§ **Exercise aim**: Please display every line of the items below that contains the word "background", copying each such line in full. Case counts when matching.
%%
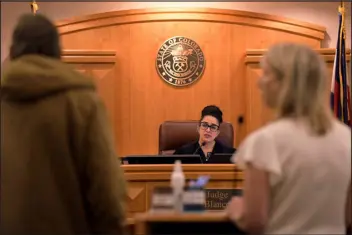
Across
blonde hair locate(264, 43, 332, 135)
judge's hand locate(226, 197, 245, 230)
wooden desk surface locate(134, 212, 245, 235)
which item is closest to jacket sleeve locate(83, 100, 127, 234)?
wooden desk surface locate(134, 212, 245, 235)

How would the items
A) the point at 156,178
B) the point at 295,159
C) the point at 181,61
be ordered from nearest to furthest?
the point at 295,159, the point at 156,178, the point at 181,61

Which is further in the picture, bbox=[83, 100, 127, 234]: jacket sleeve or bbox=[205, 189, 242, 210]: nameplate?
bbox=[205, 189, 242, 210]: nameplate

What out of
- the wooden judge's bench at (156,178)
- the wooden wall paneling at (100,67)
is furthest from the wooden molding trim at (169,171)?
the wooden wall paneling at (100,67)

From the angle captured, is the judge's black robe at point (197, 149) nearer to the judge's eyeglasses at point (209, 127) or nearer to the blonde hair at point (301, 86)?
the judge's eyeglasses at point (209, 127)

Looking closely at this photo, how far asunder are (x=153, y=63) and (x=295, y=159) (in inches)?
181

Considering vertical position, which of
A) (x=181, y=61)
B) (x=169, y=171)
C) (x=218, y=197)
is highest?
(x=181, y=61)

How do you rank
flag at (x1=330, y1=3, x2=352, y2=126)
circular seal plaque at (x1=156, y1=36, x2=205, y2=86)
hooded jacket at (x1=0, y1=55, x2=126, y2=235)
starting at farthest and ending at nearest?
circular seal plaque at (x1=156, y1=36, x2=205, y2=86) → flag at (x1=330, y1=3, x2=352, y2=126) → hooded jacket at (x1=0, y1=55, x2=126, y2=235)

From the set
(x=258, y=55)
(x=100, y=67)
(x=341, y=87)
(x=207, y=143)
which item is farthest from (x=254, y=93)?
(x=207, y=143)

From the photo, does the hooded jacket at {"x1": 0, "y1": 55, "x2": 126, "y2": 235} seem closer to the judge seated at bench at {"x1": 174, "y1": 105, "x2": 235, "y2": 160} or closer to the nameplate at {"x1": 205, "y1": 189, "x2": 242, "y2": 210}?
the nameplate at {"x1": 205, "y1": 189, "x2": 242, "y2": 210}

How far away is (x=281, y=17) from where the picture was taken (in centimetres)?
640

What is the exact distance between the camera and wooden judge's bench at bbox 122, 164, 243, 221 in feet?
11.8

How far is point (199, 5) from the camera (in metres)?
6.45

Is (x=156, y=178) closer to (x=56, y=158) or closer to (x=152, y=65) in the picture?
(x=56, y=158)

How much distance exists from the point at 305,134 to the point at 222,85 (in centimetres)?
451
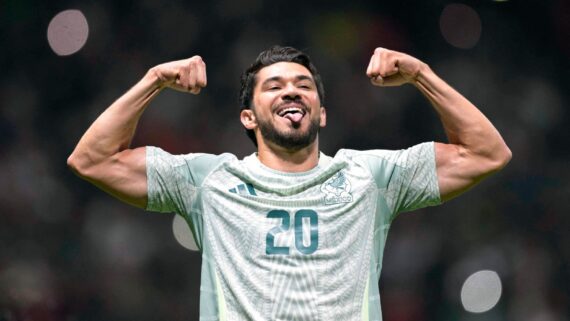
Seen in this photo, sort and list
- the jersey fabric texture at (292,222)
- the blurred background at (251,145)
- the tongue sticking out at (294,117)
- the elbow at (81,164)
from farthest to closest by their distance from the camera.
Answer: the blurred background at (251,145) → the tongue sticking out at (294,117) → the elbow at (81,164) → the jersey fabric texture at (292,222)

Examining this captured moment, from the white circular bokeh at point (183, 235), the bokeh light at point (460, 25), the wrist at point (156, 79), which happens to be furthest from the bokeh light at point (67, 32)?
the wrist at point (156, 79)

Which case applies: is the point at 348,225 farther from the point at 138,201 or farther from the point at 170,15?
the point at 170,15

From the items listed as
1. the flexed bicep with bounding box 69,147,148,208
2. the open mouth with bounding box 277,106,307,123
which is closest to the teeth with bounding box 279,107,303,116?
the open mouth with bounding box 277,106,307,123

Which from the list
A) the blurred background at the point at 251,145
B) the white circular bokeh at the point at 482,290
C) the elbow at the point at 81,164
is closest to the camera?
the elbow at the point at 81,164

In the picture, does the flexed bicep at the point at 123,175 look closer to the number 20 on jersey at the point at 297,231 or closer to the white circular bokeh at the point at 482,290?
the number 20 on jersey at the point at 297,231

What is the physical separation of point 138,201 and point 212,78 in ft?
8.25

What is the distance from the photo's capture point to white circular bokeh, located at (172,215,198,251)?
489cm

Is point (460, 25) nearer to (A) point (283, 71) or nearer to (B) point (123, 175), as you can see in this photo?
(A) point (283, 71)

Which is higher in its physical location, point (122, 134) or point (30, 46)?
point (30, 46)

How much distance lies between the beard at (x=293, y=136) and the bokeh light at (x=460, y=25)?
270cm

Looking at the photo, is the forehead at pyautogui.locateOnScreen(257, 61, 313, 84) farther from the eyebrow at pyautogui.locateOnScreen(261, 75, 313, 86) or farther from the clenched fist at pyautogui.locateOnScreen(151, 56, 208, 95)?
the clenched fist at pyautogui.locateOnScreen(151, 56, 208, 95)

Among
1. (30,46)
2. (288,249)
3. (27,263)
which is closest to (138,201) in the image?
(288,249)

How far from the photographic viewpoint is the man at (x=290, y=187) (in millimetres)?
2547

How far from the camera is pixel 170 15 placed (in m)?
5.21
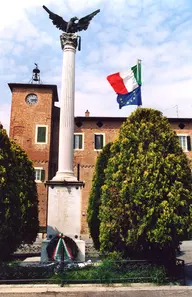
%%
§ **Right answer**:
- the blurred background at (251,145)
Answer: the blurred background at (251,145) → the tongue sticking out at (294,117) → the elbow at (81,164) → the jersey fabric texture at (292,222)
A) the blurred background at the point at 251,145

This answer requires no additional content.